##### Extracted data

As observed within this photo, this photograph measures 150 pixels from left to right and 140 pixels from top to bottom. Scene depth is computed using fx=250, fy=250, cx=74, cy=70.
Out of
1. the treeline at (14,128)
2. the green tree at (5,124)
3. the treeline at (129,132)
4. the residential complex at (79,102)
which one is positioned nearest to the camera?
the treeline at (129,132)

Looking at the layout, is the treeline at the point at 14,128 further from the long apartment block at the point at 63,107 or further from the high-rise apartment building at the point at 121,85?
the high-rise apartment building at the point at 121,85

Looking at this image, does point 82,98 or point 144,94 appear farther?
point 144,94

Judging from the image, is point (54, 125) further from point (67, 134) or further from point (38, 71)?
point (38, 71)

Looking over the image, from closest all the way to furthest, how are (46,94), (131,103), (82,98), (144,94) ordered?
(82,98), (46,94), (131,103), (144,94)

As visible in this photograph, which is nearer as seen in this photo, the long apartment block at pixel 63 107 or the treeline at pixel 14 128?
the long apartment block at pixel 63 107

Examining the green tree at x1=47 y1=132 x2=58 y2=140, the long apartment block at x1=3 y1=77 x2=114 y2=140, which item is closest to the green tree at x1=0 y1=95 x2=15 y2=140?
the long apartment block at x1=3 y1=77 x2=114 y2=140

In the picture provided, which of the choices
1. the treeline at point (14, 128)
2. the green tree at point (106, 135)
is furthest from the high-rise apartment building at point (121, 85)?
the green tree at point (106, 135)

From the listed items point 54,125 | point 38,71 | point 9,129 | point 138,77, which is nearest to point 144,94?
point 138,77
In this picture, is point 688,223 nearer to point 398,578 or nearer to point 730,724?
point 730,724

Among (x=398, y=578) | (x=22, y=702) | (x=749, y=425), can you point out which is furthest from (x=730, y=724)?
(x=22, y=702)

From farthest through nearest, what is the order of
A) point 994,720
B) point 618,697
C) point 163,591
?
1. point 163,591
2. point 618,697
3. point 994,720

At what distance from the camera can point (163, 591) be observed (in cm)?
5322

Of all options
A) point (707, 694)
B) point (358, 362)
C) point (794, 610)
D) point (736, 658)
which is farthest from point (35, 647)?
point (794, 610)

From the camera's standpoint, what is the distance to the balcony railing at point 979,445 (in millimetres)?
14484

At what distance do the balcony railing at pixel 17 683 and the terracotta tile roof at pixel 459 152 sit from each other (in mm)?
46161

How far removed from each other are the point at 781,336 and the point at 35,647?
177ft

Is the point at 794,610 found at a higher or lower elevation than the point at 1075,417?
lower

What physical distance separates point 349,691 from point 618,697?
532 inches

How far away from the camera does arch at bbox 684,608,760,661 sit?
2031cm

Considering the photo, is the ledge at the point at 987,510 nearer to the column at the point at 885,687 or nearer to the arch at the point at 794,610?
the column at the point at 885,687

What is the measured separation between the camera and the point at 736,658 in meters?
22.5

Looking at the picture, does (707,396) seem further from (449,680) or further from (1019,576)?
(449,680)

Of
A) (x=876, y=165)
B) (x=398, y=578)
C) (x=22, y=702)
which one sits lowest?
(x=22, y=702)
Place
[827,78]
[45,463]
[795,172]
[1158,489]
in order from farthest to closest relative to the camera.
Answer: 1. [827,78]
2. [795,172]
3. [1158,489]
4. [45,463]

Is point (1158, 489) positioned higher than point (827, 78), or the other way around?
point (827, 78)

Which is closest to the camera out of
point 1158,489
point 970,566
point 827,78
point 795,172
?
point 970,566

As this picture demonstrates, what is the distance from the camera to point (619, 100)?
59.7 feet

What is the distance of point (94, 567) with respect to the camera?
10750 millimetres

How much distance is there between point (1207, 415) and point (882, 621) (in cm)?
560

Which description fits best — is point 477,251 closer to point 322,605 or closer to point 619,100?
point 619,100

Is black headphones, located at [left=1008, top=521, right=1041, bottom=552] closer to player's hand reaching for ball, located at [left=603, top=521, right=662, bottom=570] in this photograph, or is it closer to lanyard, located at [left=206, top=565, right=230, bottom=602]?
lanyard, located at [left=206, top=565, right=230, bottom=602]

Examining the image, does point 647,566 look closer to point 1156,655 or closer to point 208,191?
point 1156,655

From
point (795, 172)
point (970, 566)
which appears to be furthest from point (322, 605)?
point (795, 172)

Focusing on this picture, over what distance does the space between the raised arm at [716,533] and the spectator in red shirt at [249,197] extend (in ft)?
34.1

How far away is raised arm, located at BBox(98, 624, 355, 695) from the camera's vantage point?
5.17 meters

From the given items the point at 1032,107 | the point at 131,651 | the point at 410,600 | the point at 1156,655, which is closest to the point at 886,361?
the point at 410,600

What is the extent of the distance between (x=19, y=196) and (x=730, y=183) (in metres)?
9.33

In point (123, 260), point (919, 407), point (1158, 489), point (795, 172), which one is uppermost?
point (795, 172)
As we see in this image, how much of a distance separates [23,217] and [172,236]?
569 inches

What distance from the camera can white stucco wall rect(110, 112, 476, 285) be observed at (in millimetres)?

##########

Challenge:
Extract the complete listing above, reproducing each line exactly.

Right answer:
As observed within this photo, this photograph measures 150 pixels from left to right and 140 pixels from top to bottom. Scene depth is computed using fx=250, fy=250, cx=74, cy=70.
Out of
1. the treeline at (14,128)
2. the green tree at (5,124)
3. the treeline at (129,132)
4. the residential complex at (79,102)
which one is positioned nearest to the camera?
the treeline at (129,132)

Looking at the layout, is the treeline at the point at 14,128 further from the long apartment block at the point at 63,107 or further from the high-rise apartment building at the point at 121,85?
the high-rise apartment building at the point at 121,85

Looking at this image, does point 82,98 or point 144,94 appear farther?
point 144,94

Judging from the image, is point (54, 125) further from point (67, 134) or further from point (38, 71)?
point (38, 71)

Looking over the image, from closest all the way to furthest, how are (46,94), (131,103), (82,98), (144,94) ordered?
(82,98), (46,94), (131,103), (144,94)

As visible in this photograph, which is nearer as seen in this photo, the long apartment block at pixel 63 107 or the treeline at pixel 14 128?
the long apartment block at pixel 63 107

Examining the green tree at x1=47 y1=132 x2=58 y2=140, the long apartment block at x1=3 y1=77 x2=114 y2=140, which item is closest to the green tree at x1=0 y1=95 x2=15 y2=140?
the long apartment block at x1=3 y1=77 x2=114 y2=140

In the picture provided, which of the choices
1. the treeline at point (14, 128)
2. the green tree at point (106, 135)
is furthest from the high-rise apartment building at point (121, 85)?
the green tree at point (106, 135)

From the listed items point 54,125 | point 38,71 | point 9,129 | point 138,77, which is nearest to point 144,94?
point 138,77
In this picture, is point 688,223 nearer to point 398,578 or nearer to point 730,724?
point 730,724

Among (x=398, y=578) | (x=22, y=702) | (x=749, y=425), can you point out which is furthest from (x=730, y=724)?
(x=22, y=702)

From farthest through nearest, what is the order of
A) point 994,720
B) point 618,697
C) point 163,591
?
1. point 163,591
2. point 618,697
3. point 994,720

At what distance from the camera can point (163, 591) be observed (in cm)?
5322

Of all options
A) point (707, 694)
B) point (358, 362)
C) point (794, 610)
D) point (736, 658)
which is farthest from point (35, 647)?
point (794, 610)

From the camera's standpoint, what is the distance to the balcony railing at point 979,445 (in millimetres)?
14484

At what distance do the balcony railing at pixel 17 683 and the terracotta tile roof at pixel 459 152 sit from each other (in mm)?
46161

How far removed from each other are the point at 781,336 and the point at 35,647?
177ft

Is the point at 794,610 found at a higher or lower elevation than the point at 1075,417?
lower

What physical distance separates point 349,691 from point 618,697?
532 inches

How far away from the camera does arch at bbox 684,608,760,661 sit?
2031cm

Considering the photo, is the ledge at the point at 987,510 nearer to the column at the point at 885,687 or nearer to the arch at the point at 794,610?
the column at the point at 885,687

What is the measured separation between the camera and the point at 736,658 in meters?
22.5

Looking at the picture, does (707,396) seem further from (449,680) or further from (1019,576)?
(449,680)

Of
A) (x=876, y=165)
B) (x=398, y=578)
C) (x=22, y=702)
which one sits lowest?
(x=22, y=702)
Place
[827,78]
[45,463]
[795,172]
[1158,489]
in order from farthest to closest relative to the camera.
Answer: 1. [827,78]
2. [795,172]
3. [1158,489]
4. [45,463]

Is point (1158, 489) positioned higher than point (827, 78), or the other way around?
point (827, 78)

Which is closest to the camera out of
point 1158,489
point 970,566
point 827,78
point 795,172
?
point 970,566

As this picture demonstrates, what is the distance from the camera to point (619, 100)?
59.7 feet

What is the distance of point (94, 567) with respect to the camera?
10750 millimetres

How much distance is there between point (1207, 415) and point (882, 621) (in cm)?
560

Which description fits best — is point 477,251 closer to point 322,605 or closer to point 619,100?
point 619,100

Is black headphones, located at [left=1008, top=521, right=1041, bottom=552] closer to player's hand reaching for ball, located at [left=603, top=521, right=662, bottom=570] in this photograph, or is it closer to lanyard, located at [left=206, top=565, right=230, bottom=602]?
lanyard, located at [left=206, top=565, right=230, bottom=602]

Examining the image, does point 647,566 look closer to point 1156,655 or closer to point 208,191?
point 1156,655

From
point (795, 172)
point (970, 566)
which appears to be furthest from point (322, 605)?
point (795, 172)

Focusing on this picture, over what distance does the space between the raised arm at [716,533] and the spectator in red shirt at [249,197] extend (in ft)?
34.1

How far away is raised arm, located at BBox(98, 624, 355, 695) from the camera's vantage point?
5.17 meters

From the given items the point at 1032,107 | the point at 131,651 | the point at 410,600 | the point at 1156,655, which is closest to the point at 886,361?
the point at 410,600

What is the extent of the distance between (x=19, y=196) and (x=730, y=183) (in metres)?
9.33

In point (123, 260), point (919, 407), point (1158, 489), point (795, 172), which one is uppermost?
point (795, 172)
As we see in this image, how much of a distance separates [23,217] and [172,236]?
569 inches

What distance from the camera can white stucco wall rect(110, 112, 476, 285) be observed at (in millimetres)?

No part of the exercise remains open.